╭─ Texto do documento

Dilma anota ‘desaceleração’ da inflação e dos juros ao prestar contas de 2012 ao Legislativo

Josias de Souza

12/04/2013 18h42

Em ofício assinado por Dilma Rousseff, o Planalto enviou ao Congresso a prestação de contas do governo referente ao ano de 2012. O documento seguiu na semana passada. Mas a íntegra só foi divulgada na internet nesta quinta-feira (11). Nos pedaços em que trata de economia, o relatório retrata uma realidade que ajuda a entender o dilema que a presidente e seus auxiliares vivem no momento.

Nos capítulos dedicados à conjuntura econômica, ouve-se o som do bumbo: em 2012, a inflação desacelerou e os juros recuaram, anota o texto. Até aí, nada de novo. A novidade é que o baticum chega aos congressistas num instante em que a carestia faz careta e até o ministro Guido Mantega (Fazenda) já admite que o Banco Central pode ter que elevar os juros. Quer dizer: os dados de 2012 são esmiuçados em ambiente eletrificado.

Lê-se na prestação de contas do Planalto: "A inflação apresentou trajetória de desaceleração em 2012, comparativamente a 2011, resultado associado a menores reajustes de preços administrados e a comportamento mais favorável no segmento dos preços livres, apesar de pressões pontuais ocorridas no grupo 'alimentação' e da reversão no movimento descendente dos preços de serviços a partir de meados do ano."

╰─

Instruções de trabalho
1. Segundo a matéria sobre as contas de 2012, qual ministro já admite que o Banco Central pode ter que elevar os juros?
2. Troque "bumbo" por "tambor" no trecho da matéria sobre as contas de 2012 que vai de "12/04/2013 18h42" a "em ambiente eletrificado." e transcreva o trecho resultante.
3. Retome a matéria sobre as contas de 2012 a partir do ponto em que o texto termina.

╭─ Registros fornecidos

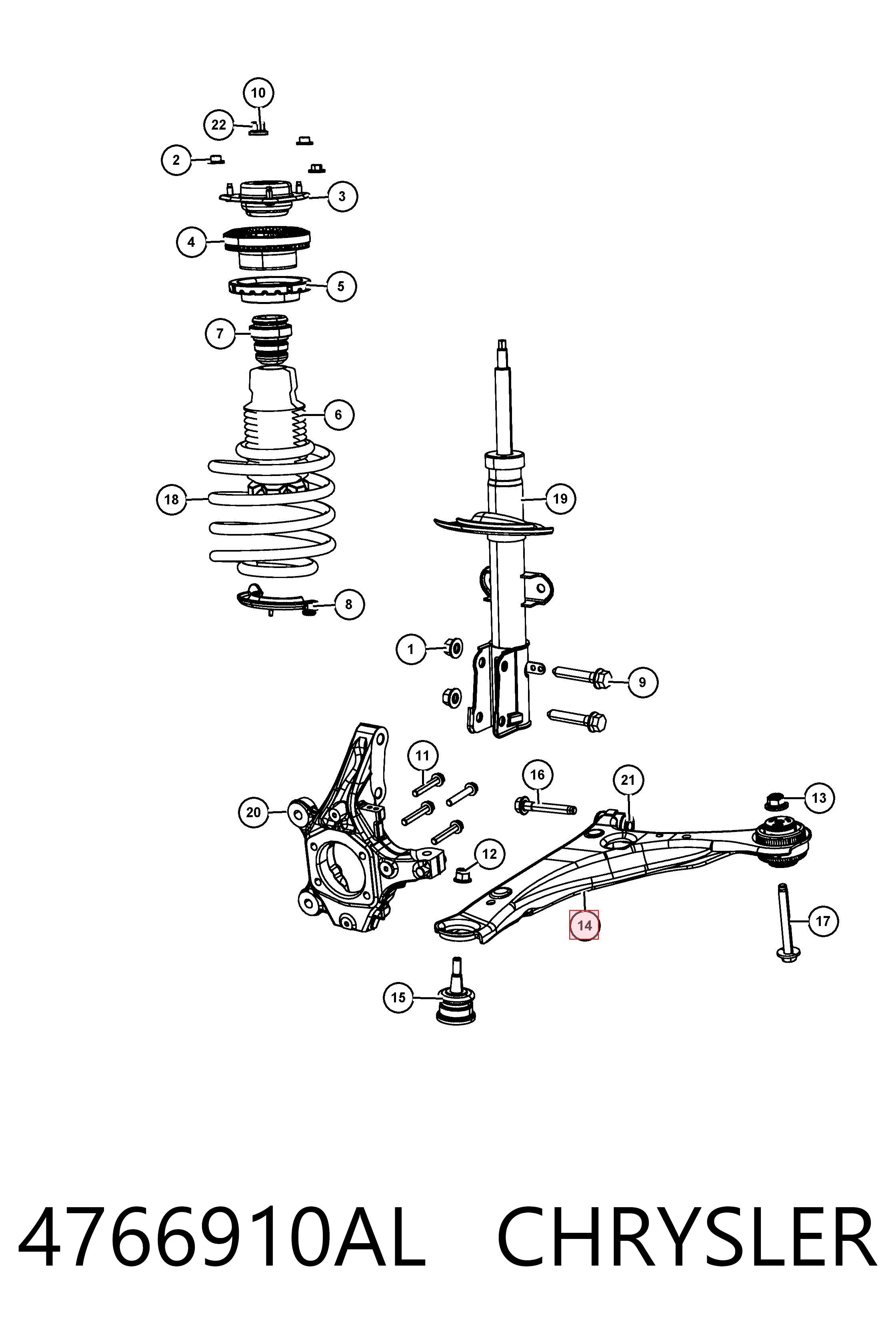 10
22
2
3
4
5
7
6
18
19
8
1
9
11
16
21
13
20
12
14
17
15

4766910AL CHRYSLER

╰─

Respostas por tarefa
1. Guido Mantega, da Fazenda.

2.
12/04/2013 18h42

Em ofício assinado por Dilma Rousseff, o Planalto enviou ao Congresso a prestação de contas do governo referente ao ano de 2012. O documento seguiu na semana passada. Mas a íntegra só foi divulgada na internet nesta quinta-feira (11). Nos pedaços em que trata de economia, o relatório retrata uma realidade que ajuda a entender o dilema que a presidente e seus auxiliares vivem no momento.

Nos capítulos dedicados à conjuntura econômica, ouve-se o som do tambor: em 2012, a inflação desacelerou e os juros recuaram, anota o texto. Até aí, nada de novo. A novidade é que o baticum chega aos congressistas num instante em que a carestia faz careta e até o ministro Guido Mantega (Fazenda) já admite que o Banco Central pode ter que elevar os juros. Quer dizer: os dados de 2012 são esmiuçados em ambiente eletrificado.

3.
Hoje, as pressões inflacionárias exercidas pelos alimentos já não são tão "pontuais". E a curva "descendente" dos serviços experimenta reversão mais acentuada. Juntos os preços da comida e o custo de manter em casa uma empregada doméstica responderam por 73% do índice de inflação de março de 2013, que ficou 0,47%. Isso antes da regulamentação da PEC das domésticas, recém-promulgada.

Por sorte, manda a lei que o governo preste contas ao Congresso 60 dias depois do início do ano legislativo. Como deputados e senadores só começam a trabalhar em fevereiro, o Planalto tem até o final de março para lapidar o texto da sua prestação de contas. Foi o que fizeram os redatores do documento de 2012 ao incluir na peça uma tentativa de explicação para o efeito tomate:

"Após registrar recuo no primeiro semestre [de 2012], o Índice de Preços ao Consumidor Amplo (IPCA) acumulado em doze meses acelerou a partir de julho, como consequência de pressões inflacionárias no segmento de alimentação. Essas pressões foram, na maior parte, decorrentes de choques nos preços de produtos in natura e de grãos."

Feita a ressalva, o documento retorna ao bumbo: "Ainda assim, no ano, a variação do IPCA atingiu 5,84%, dentro do intervalo fixado pelo Conselho Monetário Nacional, de 2,5% a 6,5%, o que configura o nono ano consecutivo de cumprimento da meta pelo Banco Central do Brasil."

Por mal dos pecados, esse registro foi à internet um dia depois da divulgação da notícia que desautorizou os fogos: revelado o IPCA de março (0,47%), a máquina de calcular informa que a inflação acumulada nos últimos 12 meses bateu em 6,59%— acima, portanto, do teto da meta oficial de 6,5%.

Há mais bumbo no pedaço do relatório que trata dos resultados da política monetária em 2012: "O Copom realizou oito reuniões no ano. Nas sete primeiras reuniões, a taxa de juros básica foi reduzida, enquanto na última reunião do ano optou-se por manter a taxa em 7,25% ao ano."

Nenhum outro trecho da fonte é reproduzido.